収容所を密室にしてはいけない!市民の監視の目が必要

西山 誠子 (にしやま せいこ)さん
1944年生まれ 65歳から名古屋入管面会所ボランティア活動をはじめ現在に至る。2020年3月30日にメーテレでドキュメント「面会報告」が放送。「生きとし生けるもの」出版。
9月24日、入管に収容されている非正規滞在者の支援を15年つづけておられる西山誠子さんの自宅を訪ね、お話を伺いました。2020年の大きな手術のあとも、毎週面会に出かけ支援を続けています。 【聞き手・写真 近田美保子】
面会のきっかけ
「閉じ込められた彼らをほっとけない!」との思いから、私は、2010年5月から「フレンズ」という団体をつくり、名古屋入管被収容者面会活動をしています。
十数年前になりますが、親しくしていたフィリピンの女性から誘われて入管に面会に行きました。初めて入管(法務省 出入国在留管理庁)を知りました。戦争中ならともかく、いまの日本に収容所があるなんてびっくりしました。
やっぱり、一回会うとどうしてるか気になり、体調の悪かった人はどうしているか、家族にも教えてあげたい。弁護士に尋ねた返事や頼まれた買い物、それぞれに届けなければならない。安否確認のために来週は行かなければと思うと絶対休めません。
面会を始めてからの数年は、早く伝えたいと思い、週に3・4回行っていましたが、今は毎週1回の面会をしています。入管収容は、帰国するまでに無期限に収容が可能であり、密室で人権侵害が起こりやすいです。 「暴行事件」「面会時間の平等化」などたくさんの要望や申し入れを行っています。人権を守るために監視する支援者が必要です。
--*--
**課題:**
上にある名古屋入管での面会活動についての文章を、最後の文の後から書き継いでください。

**データ部分:**
--*--
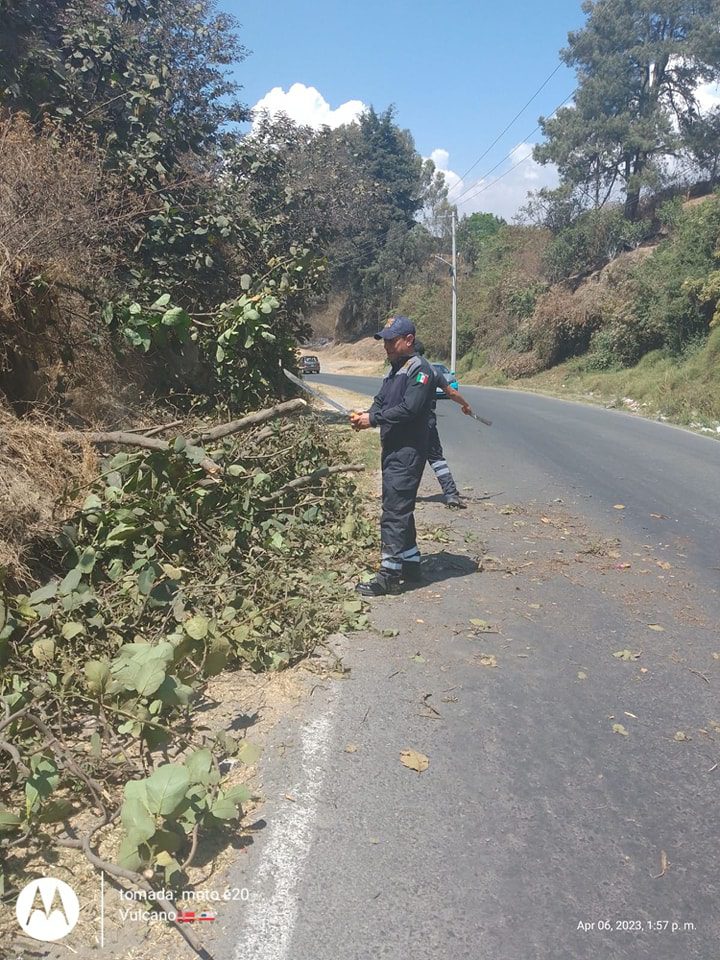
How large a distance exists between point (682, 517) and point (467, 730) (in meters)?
Answer: 5.09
--*--
**期待される出力:**
入管収容施設に収容されている人々の現実
外国人が国内に3か月以上(観光旅行は上限3か月迄)滞在すると、滞在許可証が必要になります。有効期限が切れている人は滞在できません。入管に収容されている人々の多くは、交通違反等で警察につかまったり、突然、街頭で職務質問を受けたり、働いている工場に入管が外国人のチェックに来た等々でビザが切れていることが発覚します。刑法違反があれば警察から、裁判、懲役へ、その後は入管へ移送されます。犯罪がなければ、数日から十数日後には入管に収容されます。
入管では、身柄を拘束して違反審査をおこない、その後、在留特別許可がでるか、国外追放です。
退去強制令が出る人が圧倒的に多く、9割以上の人が収容所から即帰国を言い渡たされています。
収容されるとそこから出る手段は強制送還か、仮放免(監理措置)許可を得るしかないのです。
帰国を望まない人の理由は、さまざまですが、何十年も日本で暮らしていて生活基盤のない母国に帰るのが困難、日本で家族ができた、日本生まれの子どもがいる、難民で帰国すると命が危険などです。
当面は送還を免れて、ふたたび日本社会に出てきたとしても、身分は他の外国人と同じではありません。在留カードが与えられない、住民登録ができない、就労が禁止されるのです。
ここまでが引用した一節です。